Schon die beiden Regionalliga-Partien 2006/07 (jeweils 2:2) waren heiß umkämpft. Turbulent ging es auch 2014/15 zu, als beide im Gleichschritt in die Bundesliga aufstiegen. Beim 2:2 zum Saison-Heimauftakt erlitt 98-Kapitän Aytac Sulu bei einem Zusammenprall mit dem eigenen Keeper einen Jochbeinbruch - Karl-Heinz Lappe glückte der Ausgleich für den FCI erst in der Nachspielzeit.

Nur dass sich das Szenario der einzigen FCI-Niederlage (0:2) wiederholt, ist ausgeschlossen. Damals hatte Erfolgscoach Ralph Hasenhüttl seine Mannschaft vor dem Spiel mit der Offenbarung schockiert, dass er sie am Saisonende verlässt. Bei Keller kann das nicht passieren. Erstens läuft sein Vertrag ohnehin im Sommer aus, zweitens fängt er ja gerade erst beim FCI an und drittens denken wohl alle lieber an eine Wiederholung des Coups von 2016.
 

RUND UMS SPIEL

Aufstellungen: Beim FC Ingolstadt, dem Christian Träsch (Kreuzbandriss) und Thomas Pledl (Innenbandzerrung) fehlen, stehen noch Fragezeichen hinter Tobias Schröck, der noch mit den Nachwirkungen einer Oberschenkelverletzung kämpft, und Paulo Otávio, dem ein Magen-Darm-Infekt zu schaffen macht. Beim SV Darmstadt ersetzt Immanuel Höhn den gelbgesperrten Kapitän Aytac Sulu. Zudem sind Innenverteidiger Marcel Franke (Wade) und Mittelfeldspieler Slobodan Medojevic (Adduktoren) angeschlagen.

SV Darmstadt: Heuer Fernandes - Rieder, Höhn, Franke, Holland - Medojevic, Kempe - Heller, Mehlem, Jones - Dursun.
FC Ingolstadt: Heerwagen - Ananou, Kotzke, Matip, Gaus - Cohen, Gimber - Kittel, Kerschbaumer, Osawe - Lezcano (Kaya).

Negativserie: So lange wie die Schanzer wartet kein Klub der 1. und 2. Bundesliga auf einen Sieg. Vor 99 Tagen oder elf Spielen gelang den Ingolstädtern beim 3:2 gegen Erzgebirge Aue (31. August) der letzte Erfolg. Noch länger sieglos blieben die Schanzer nur in der Zweitliga-Saison 2008/09 (16 Spiele), die mit dem Abstieg endete.

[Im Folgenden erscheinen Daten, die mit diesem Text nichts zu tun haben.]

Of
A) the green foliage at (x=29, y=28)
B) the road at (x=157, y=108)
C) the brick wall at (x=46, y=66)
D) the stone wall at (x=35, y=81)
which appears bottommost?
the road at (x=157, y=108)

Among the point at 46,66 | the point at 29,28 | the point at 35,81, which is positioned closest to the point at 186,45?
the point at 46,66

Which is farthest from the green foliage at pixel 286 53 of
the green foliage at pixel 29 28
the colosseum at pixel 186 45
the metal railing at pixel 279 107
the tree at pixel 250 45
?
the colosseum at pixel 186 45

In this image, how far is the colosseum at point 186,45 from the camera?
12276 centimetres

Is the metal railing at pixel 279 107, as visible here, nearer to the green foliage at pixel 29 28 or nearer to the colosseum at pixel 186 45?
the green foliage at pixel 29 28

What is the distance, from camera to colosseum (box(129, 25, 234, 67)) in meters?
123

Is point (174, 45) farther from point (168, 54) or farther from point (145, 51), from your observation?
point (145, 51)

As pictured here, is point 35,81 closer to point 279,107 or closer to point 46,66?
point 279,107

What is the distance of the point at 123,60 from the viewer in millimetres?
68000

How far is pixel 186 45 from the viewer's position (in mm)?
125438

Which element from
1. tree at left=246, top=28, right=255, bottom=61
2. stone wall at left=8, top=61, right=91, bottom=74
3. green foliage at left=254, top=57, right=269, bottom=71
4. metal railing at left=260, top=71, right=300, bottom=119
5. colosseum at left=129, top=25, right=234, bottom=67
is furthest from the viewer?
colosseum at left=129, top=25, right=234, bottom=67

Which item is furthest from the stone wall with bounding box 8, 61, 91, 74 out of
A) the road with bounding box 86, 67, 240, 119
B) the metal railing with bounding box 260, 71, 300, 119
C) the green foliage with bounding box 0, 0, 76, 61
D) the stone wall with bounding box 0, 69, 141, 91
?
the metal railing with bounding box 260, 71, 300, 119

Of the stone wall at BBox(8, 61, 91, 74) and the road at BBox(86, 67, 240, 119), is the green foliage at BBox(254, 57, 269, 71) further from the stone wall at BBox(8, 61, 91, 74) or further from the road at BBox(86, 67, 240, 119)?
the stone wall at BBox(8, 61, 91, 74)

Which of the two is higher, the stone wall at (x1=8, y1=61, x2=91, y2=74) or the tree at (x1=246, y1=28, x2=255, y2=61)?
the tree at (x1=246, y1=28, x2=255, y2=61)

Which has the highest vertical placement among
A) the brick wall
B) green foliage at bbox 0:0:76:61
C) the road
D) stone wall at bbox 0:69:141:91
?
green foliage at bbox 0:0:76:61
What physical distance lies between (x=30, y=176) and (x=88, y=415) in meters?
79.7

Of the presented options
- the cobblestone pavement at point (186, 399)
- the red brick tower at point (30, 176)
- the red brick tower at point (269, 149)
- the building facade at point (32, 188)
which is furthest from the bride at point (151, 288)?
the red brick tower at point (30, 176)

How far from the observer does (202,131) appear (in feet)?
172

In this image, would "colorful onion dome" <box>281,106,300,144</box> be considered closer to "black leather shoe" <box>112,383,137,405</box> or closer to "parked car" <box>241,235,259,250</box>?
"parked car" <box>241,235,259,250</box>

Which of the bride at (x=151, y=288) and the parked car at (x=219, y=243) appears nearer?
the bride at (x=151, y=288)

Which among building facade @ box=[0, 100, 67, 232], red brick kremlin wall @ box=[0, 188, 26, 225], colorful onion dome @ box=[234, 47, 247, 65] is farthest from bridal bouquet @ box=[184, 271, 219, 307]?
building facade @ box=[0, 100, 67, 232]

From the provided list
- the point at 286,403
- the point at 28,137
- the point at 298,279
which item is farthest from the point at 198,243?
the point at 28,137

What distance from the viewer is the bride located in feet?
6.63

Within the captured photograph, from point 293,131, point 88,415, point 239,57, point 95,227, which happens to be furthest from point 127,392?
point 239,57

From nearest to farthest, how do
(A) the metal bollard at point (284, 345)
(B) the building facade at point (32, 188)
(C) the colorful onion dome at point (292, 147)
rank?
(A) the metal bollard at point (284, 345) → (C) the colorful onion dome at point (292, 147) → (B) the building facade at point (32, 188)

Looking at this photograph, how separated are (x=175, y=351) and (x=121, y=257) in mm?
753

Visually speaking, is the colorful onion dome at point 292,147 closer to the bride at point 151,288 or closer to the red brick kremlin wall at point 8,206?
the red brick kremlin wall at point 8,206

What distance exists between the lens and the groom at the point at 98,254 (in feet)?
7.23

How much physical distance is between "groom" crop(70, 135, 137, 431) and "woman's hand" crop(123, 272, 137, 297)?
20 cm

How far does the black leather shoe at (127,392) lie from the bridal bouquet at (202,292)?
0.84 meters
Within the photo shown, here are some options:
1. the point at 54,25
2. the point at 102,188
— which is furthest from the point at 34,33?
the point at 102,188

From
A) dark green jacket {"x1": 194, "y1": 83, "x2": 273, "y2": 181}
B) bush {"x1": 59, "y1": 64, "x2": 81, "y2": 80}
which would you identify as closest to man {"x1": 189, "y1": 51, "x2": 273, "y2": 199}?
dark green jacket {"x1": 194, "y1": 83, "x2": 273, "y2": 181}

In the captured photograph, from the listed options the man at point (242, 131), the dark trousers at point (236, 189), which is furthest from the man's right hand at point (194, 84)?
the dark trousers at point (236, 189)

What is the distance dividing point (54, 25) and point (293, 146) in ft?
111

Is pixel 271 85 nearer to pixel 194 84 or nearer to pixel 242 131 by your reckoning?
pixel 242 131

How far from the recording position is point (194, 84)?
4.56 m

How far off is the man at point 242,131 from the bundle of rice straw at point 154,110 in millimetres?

Abwehrschwach: Der FCI kassierte mit 31 Gegentreffern die meisten der 2. Bundesliga. Nur einmal in den vergangenen 27 Liga-Spielen – beim 2:0-Sieg in Braunschweig – blieben die Schanzer ohne Gegentor. Aber auch die Lilien, unter Trainer Dirk Schuster bekannt abwehrstark, haben ihre Stabilität verloren. 24 Gegentore stehen bei ihnen zu Buche. In den letzten 15 Spielen der Vorsaison, als die Darmstädter mit einer Serie von elf Spielen ohne Niederlage gerade noch den Klassenerhalt schafften, waren es nur halb so viele.

Gelbgefahr: Beim FCI sind Benedikt Gimber und Robin Krauße (je vier gelbe Karten) von einer Sperre bedroht. Bei Darmstadt ist Linksverteidiger Fabian Holland gefährdet.

Begleitung: Rund 300 FCI-Fans fahren mit nach Darmstadt. Sie werden dieses Mal in einem Spezialblock untergebracht.